La colère blanche et qui casse, la colère avalée de travers et le froid avec, sans savoir. La casse stagne comme les os craquent, les dents entrechoquées et l'écume à la bouche. La rage des bernés, le clown, celui qui pleure, sa colère dans les yeux, sa colère brandie et retournée contre lui. Rien à faire. Rien. L'affaire est dans un autre sac, l'affaire faite, les dents claquent dans le vide et les yeux, les yeux, qu'on les arrache. Plus d'œil, plus de larme, juste les lames de la colère, blanches, et ce désir soudain de détruire ce qu'on a aimé.
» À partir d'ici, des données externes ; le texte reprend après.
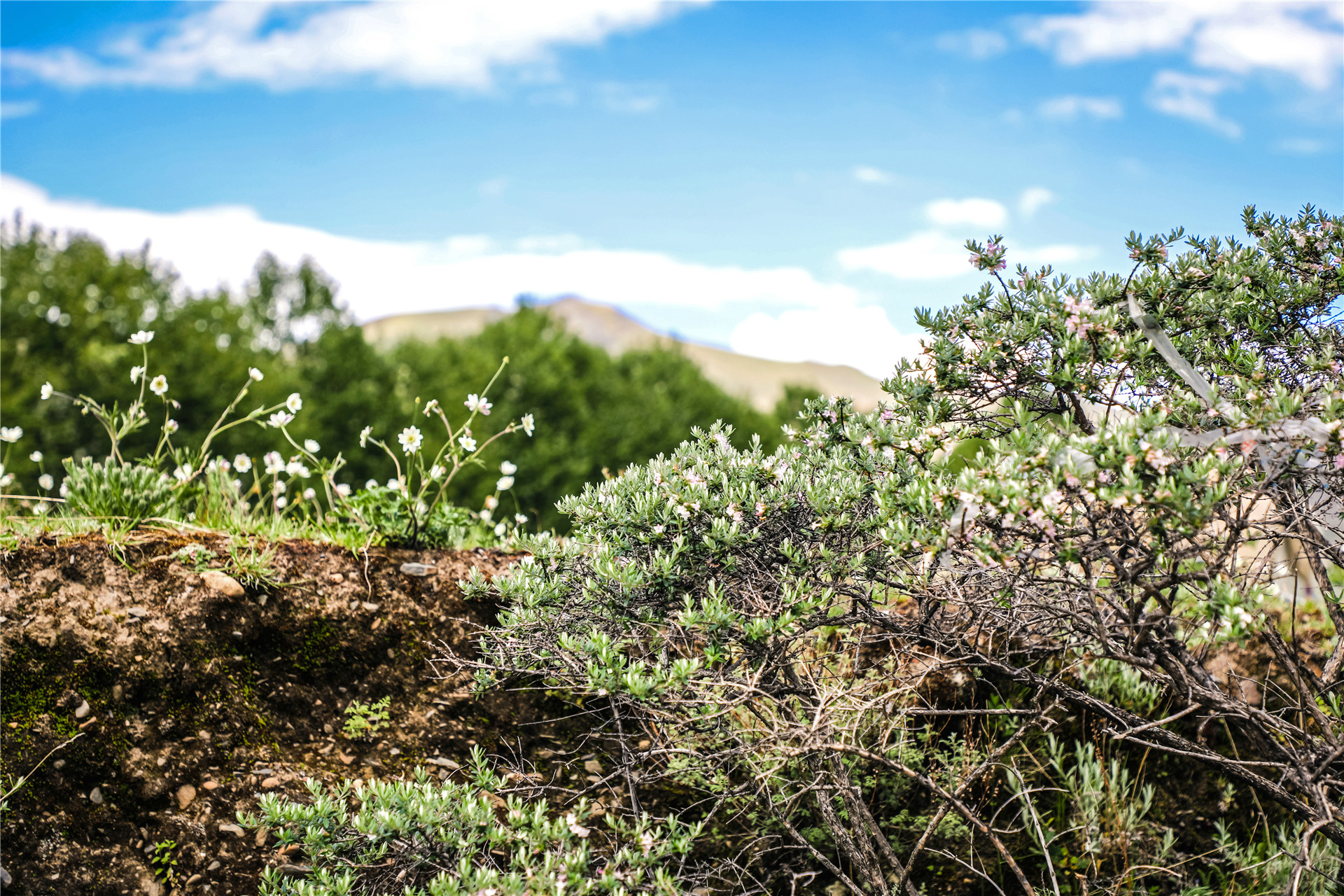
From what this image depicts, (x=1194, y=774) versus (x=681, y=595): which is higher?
(x=681, y=595)

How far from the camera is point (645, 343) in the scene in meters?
37.7

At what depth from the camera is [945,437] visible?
9.81 feet

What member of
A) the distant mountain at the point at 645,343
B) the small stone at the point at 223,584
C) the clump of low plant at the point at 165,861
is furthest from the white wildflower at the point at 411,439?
the distant mountain at the point at 645,343

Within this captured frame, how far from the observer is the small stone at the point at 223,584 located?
3.86m

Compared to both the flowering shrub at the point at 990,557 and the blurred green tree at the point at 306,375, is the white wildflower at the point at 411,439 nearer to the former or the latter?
the flowering shrub at the point at 990,557

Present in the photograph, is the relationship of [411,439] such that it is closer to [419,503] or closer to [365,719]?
[419,503]

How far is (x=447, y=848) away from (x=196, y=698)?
5.30 feet

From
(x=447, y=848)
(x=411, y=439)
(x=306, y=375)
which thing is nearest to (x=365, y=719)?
(x=447, y=848)

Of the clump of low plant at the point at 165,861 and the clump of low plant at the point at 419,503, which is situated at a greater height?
→ the clump of low plant at the point at 419,503

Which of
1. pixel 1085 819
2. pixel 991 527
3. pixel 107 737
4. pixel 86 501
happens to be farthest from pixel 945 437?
pixel 86 501

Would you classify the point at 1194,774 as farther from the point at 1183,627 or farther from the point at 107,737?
the point at 107,737

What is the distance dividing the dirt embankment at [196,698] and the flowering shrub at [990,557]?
416mm

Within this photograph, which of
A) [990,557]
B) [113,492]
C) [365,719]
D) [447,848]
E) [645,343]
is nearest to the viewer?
[990,557]

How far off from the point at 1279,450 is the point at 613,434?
Answer: 80.1 ft
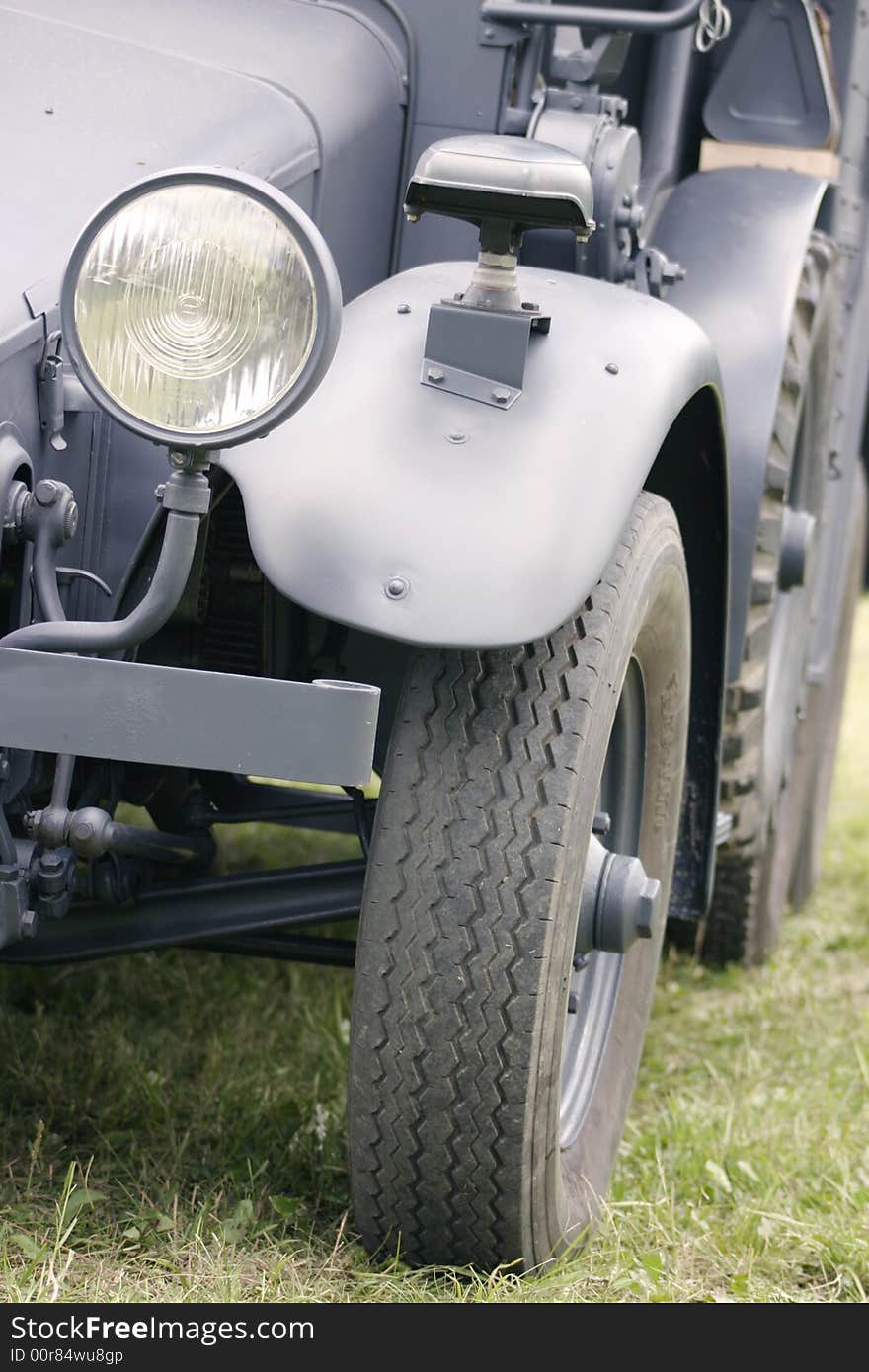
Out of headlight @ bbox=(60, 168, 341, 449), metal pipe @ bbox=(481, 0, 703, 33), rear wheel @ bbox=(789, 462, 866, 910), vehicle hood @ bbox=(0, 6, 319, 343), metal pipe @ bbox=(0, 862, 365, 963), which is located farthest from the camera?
rear wheel @ bbox=(789, 462, 866, 910)

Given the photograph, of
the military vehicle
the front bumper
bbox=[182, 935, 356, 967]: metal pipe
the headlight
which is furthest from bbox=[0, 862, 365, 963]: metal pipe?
the headlight

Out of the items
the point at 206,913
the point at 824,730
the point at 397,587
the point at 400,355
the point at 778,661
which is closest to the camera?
the point at 397,587

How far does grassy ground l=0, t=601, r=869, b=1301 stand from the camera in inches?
88.8

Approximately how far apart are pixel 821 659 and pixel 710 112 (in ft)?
4.42

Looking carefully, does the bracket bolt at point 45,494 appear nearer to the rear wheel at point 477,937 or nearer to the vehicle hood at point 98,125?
the vehicle hood at point 98,125

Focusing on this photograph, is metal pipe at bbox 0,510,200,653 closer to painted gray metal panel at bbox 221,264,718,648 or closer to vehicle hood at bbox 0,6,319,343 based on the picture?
painted gray metal panel at bbox 221,264,718,648

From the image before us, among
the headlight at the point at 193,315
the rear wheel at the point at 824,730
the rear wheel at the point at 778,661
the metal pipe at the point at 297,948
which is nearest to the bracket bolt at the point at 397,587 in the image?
the headlight at the point at 193,315

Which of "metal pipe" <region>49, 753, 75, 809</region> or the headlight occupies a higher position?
the headlight

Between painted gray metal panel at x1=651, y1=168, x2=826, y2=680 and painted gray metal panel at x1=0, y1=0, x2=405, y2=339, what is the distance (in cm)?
67

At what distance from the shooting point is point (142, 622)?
6.08ft

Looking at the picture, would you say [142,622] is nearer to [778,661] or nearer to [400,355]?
[400,355]

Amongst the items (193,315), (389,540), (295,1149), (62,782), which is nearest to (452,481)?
(389,540)

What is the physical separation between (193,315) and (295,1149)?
4.36ft

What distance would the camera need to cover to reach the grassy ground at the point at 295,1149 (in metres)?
2.26
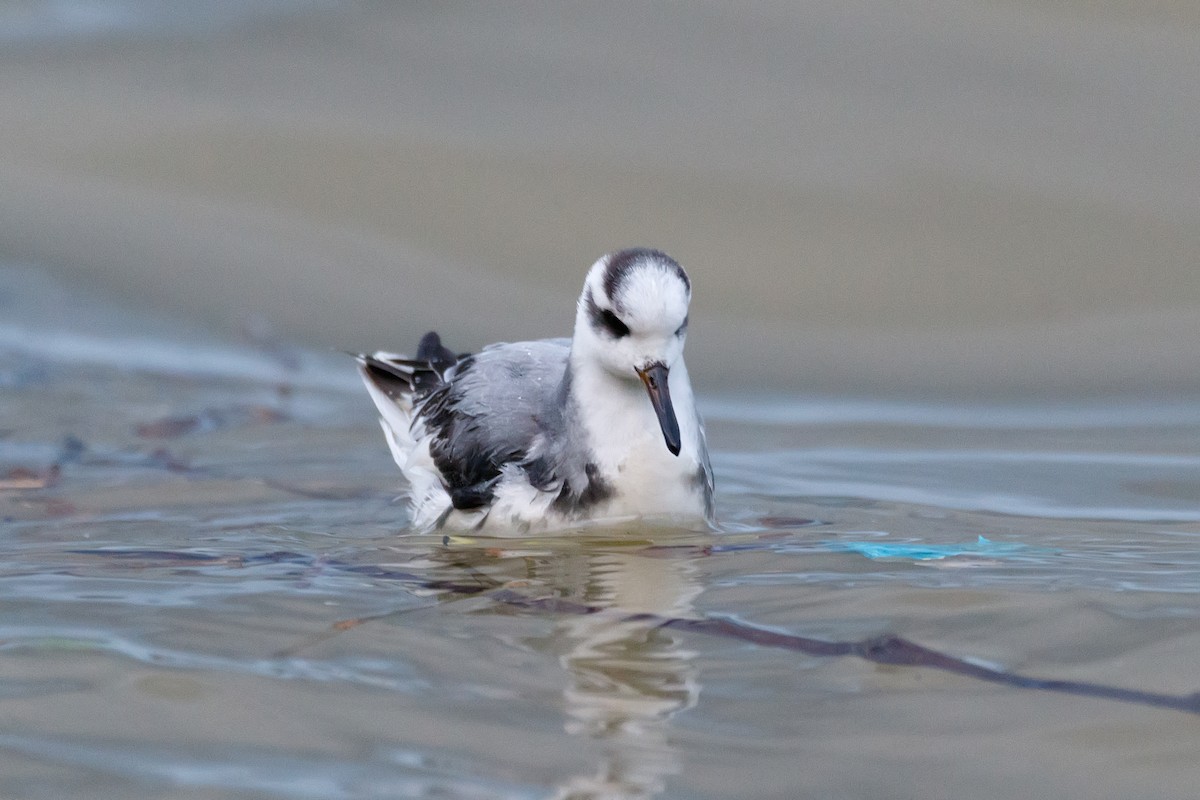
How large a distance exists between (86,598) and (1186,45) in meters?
7.30

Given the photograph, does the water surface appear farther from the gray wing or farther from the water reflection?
the gray wing

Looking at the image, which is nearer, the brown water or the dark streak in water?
the brown water

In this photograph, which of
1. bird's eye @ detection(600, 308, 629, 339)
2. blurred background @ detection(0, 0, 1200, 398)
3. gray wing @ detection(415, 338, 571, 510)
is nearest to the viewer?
bird's eye @ detection(600, 308, 629, 339)

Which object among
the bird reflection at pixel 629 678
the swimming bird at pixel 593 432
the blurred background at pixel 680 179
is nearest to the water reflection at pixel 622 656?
the bird reflection at pixel 629 678

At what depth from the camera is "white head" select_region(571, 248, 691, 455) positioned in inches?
187

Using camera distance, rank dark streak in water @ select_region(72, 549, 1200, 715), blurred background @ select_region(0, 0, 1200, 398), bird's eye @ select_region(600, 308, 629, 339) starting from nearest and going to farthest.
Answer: dark streak in water @ select_region(72, 549, 1200, 715) < bird's eye @ select_region(600, 308, 629, 339) < blurred background @ select_region(0, 0, 1200, 398)

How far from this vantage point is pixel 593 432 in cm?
509

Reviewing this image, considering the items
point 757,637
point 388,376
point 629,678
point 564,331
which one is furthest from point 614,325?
point 564,331

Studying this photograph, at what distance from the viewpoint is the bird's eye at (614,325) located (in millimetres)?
4906

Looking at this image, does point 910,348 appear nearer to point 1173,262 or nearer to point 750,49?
point 1173,262

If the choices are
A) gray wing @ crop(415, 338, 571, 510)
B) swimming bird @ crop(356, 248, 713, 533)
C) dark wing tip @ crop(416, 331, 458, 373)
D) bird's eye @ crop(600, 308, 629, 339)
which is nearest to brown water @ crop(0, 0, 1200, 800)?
swimming bird @ crop(356, 248, 713, 533)

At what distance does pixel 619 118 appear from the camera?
9430 mm

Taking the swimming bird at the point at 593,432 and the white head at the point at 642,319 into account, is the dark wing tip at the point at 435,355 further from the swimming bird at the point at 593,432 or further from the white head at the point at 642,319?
the white head at the point at 642,319

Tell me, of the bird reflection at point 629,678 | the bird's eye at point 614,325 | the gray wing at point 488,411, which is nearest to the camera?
the bird reflection at point 629,678
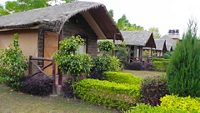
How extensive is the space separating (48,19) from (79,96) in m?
3.80

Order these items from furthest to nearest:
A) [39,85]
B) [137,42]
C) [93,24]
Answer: [137,42] < [93,24] < [39,85]

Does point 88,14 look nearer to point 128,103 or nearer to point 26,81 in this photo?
point 26,81

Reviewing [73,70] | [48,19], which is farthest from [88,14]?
[73,70]

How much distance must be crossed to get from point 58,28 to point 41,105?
3.40 meters

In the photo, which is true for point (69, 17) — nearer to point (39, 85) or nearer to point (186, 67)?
point (39, 85)

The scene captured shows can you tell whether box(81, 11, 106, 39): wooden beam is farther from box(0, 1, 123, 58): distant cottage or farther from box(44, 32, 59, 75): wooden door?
box(44, 32, 59, 75): wooden door

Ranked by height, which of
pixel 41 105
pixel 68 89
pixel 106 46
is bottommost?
pixel 41 105

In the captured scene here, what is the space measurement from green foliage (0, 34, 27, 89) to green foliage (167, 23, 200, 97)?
264 inches

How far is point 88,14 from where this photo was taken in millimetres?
15789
C'est une histoire sans fin, juste les dents sur la pierre, qui raillent et qui grincent, juste le désert qui s'étend, de glace et de sang. C'est une lassitude à l'ultime qui se couche et se recroqueville. C'est une âme qu'on gèle et qu'on brise, c'est une flamme gravée dans la banquise, qui ne pétillera plus jamais. C'est le vertige et l'espoir de la chute, au delà du vide, c'est le fracas d'un courant heurté, qui jette et projette, qui casse et qui disloque, c'est un cœur à l'équarrissage, une silhouette pétrifiée,un hurlement sans fin qui roule au dedans, et un regard d'horreur, vivant, dément, un regard incrédule et qui n'appelle personne.

C'est une histoire dont tu ne sais rien. Tu ne sais rien du silence, rien de la solitude, tu ne sais rien de moi.